### What you need to do
Reproduce every line of the material that follows, leaving each one unchanged.

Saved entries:
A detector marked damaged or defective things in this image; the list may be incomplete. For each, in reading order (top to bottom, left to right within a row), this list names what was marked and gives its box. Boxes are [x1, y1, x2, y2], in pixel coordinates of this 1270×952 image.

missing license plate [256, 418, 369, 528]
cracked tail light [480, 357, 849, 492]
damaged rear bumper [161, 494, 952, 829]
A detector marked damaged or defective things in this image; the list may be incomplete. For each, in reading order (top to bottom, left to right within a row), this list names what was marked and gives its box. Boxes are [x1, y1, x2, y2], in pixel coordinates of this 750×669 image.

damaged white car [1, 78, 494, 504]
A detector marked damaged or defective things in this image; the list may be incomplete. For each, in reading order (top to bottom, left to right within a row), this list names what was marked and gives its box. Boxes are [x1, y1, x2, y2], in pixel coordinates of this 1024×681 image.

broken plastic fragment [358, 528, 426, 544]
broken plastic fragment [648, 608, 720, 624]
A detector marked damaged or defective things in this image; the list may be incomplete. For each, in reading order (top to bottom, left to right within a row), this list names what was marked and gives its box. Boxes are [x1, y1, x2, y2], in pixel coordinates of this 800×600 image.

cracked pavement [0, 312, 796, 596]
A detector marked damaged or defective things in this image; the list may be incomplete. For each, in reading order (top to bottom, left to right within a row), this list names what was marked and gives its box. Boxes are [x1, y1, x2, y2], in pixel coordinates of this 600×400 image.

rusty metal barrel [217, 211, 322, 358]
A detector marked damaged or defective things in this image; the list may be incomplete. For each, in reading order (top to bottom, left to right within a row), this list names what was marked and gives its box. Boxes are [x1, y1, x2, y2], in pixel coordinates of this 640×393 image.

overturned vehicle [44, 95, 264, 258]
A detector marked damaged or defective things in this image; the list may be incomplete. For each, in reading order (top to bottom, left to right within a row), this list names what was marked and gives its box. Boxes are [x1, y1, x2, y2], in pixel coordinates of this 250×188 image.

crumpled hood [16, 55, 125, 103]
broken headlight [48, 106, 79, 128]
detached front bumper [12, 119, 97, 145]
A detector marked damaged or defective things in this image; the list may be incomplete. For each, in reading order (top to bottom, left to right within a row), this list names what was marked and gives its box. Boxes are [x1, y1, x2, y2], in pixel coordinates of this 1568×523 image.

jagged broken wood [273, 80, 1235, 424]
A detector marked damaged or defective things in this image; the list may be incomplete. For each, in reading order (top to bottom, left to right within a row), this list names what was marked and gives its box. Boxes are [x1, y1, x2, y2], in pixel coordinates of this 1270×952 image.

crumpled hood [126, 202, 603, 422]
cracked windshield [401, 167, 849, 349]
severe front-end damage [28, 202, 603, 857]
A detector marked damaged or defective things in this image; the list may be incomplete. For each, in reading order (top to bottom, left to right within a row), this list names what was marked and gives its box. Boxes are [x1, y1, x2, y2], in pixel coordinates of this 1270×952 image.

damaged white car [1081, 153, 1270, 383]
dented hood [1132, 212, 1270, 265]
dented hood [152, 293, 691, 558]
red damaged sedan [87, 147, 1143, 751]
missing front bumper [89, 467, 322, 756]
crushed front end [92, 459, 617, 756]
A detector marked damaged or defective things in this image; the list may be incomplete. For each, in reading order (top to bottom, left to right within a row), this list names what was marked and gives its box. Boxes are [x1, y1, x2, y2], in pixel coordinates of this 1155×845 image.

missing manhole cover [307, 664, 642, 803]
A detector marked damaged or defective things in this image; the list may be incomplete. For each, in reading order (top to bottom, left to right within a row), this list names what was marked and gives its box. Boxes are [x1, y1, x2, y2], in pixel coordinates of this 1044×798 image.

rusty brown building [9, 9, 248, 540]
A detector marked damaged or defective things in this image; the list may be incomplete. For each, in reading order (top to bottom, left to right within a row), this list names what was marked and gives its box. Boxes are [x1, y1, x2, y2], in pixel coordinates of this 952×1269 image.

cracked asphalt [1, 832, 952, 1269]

### Answer for this exercise
A detector marked damaged or defective things in this image; the list may be incomplete. For each, in reading order (top to bottom, left to right within a row), this list names what was marked and gives its box. Boxes are [x1, y1, x2, y2], in pixel coordinates of this 1270×952 image.

missing license plate [256, 418, 369, 528]
cracked tail light [480, 357, 849, 492]
damaged rear bumper [161, 494, 952, 829]
A detector marked damaged or defective things in this image; the list may be incomplete. For each, in reading order (top to bottom, left to right within a row), this list names what was marked and gives its box. Boxes are [x1, y1, x2, y2], in pixel coordinates of this 750×669 image.

damaged white car [1, 78, 494, 504]
A detector marked damaged or defective things in this image; the list may be incomplete. For each, in reading order (top to bottom, left to right within a row), this list names what was marked and gives its box. Boxes are [x1, y1, x2, y2], in pixel coordinates of this 1024×681 image.

broken plastic fragment [358, 528, 426, 544]
broken plastic fragment [648, 608, 720, 624]
A detector marked damaged or defective things in this image; the list may be incomplete. For each, in reading order (top to bottom, left to right within a row), this list names what was marked and gives its box. Boxes are [x1, y1, x2, y2], in pixel coordinates of this 800×600 image.

cracked pavement [0, 312, 796, 596]
A detector marked damaged or defective things in this image; the list may be incomplete. For each, in reading order (top to bottom, left to right within a row), this list names what was marked and gives its box. Boxes are [x1, y1, x2, y2], in pixel coordinates of this 600×400 image.

rusty metal barrel [217, 211, 322, 358]
A detector marked damaged or defective things in this image; the list may be incomplete. For each, in reading order (top to bottom, left to right within a row), this list names what was marked and gives its box. Boxes are [x1, y1, x2, y2], in pixel coordinates of this 640×393 image.

overturned vehicle [44, 95, 264, 258]
A detector marked damaged or defective things in this image; the list may be incomplete. For each, in reading order (top to bottom, left to right within a row), this list names what was marked and gives its box. Boxes are [x1, y1, x2, y2], in pixel coordinates of this 250×188 image.

crumpled hood [16, 55, 125, 103]
broken headlight [48, 106, 79, 128]
detached front bumper [12, 119, 97, 145]
A detector marked damaged or defective things in this image; the list may be incomplete. For each, in reading order (top to bottom, left to right within a row), this list names what was marked and gives its box. Boxes are [x1, y1, x2, y2], in pixel coordinates of this 1568×523 image.

jagged broken wood [273, 80, 1235, 424]
A detector marked damaged or defective things in this image; the list may be incomplete. For each, in reading order (top to bottom, left to right within a row), this list names what was marked and gives its box. Boxes are [x1, y1, x2, y2], in pixel coordinates of this 1270×952 image.

crumpled hood [126, 202, 603, 422]
cracked windshield [401, 167, 849, 349]
severe front-end damage [28, 202, 603, 857]
A detector marked damaged or defective things in this image; the list may be incomplete. For each, in reading order (top to bottom, left to right within a row), this list names what was marked and gives its box. Boxes are [x1, y1, x2, y2], in pixel coordinates of this 1270×952 image.

damaged white car [1081, 153, 1270, 383]
dented hood [1132, 212, 1270, 265]
dented hood [152, 293, 691, 558]
red damaged sedan [87, 147, 1143, 751]
missing front bumper [89, 467, 322, 756]
crushed front end [92, 459, 617, 756]
A detector marked damaged or defective things in this image; the list may be incomplete. For each, in reading order (top to bottom, left to right within a row), this list names what was marked and gives its box. Boxes are [x1, y1, x2, y2], in pixel coordinates of this 1155×845 image.

missing manhole cover [307, 664, 642, 803]
A detector marked damaged or defective things in this image; the list may be incomplete. For each, in reading order (top to bottom, left to right within a row), this list names what was marked and gives its box. Boxes are [x1, y1, x2, y2], in pixel coordinates of this 1044×798 image.

rusty brown building [9, 9, 248, 540]
A detector marked damaged or defective things in this image; the list may be incomplete. For each, in reading order (top to bottom, left to right within a row), this list names what was marked and gives its box. Boxes are [x1, y1, x2, y2], in pixel coordinates of this 952×1269 image.

cracked asphalt [1, 832, 952, 1269]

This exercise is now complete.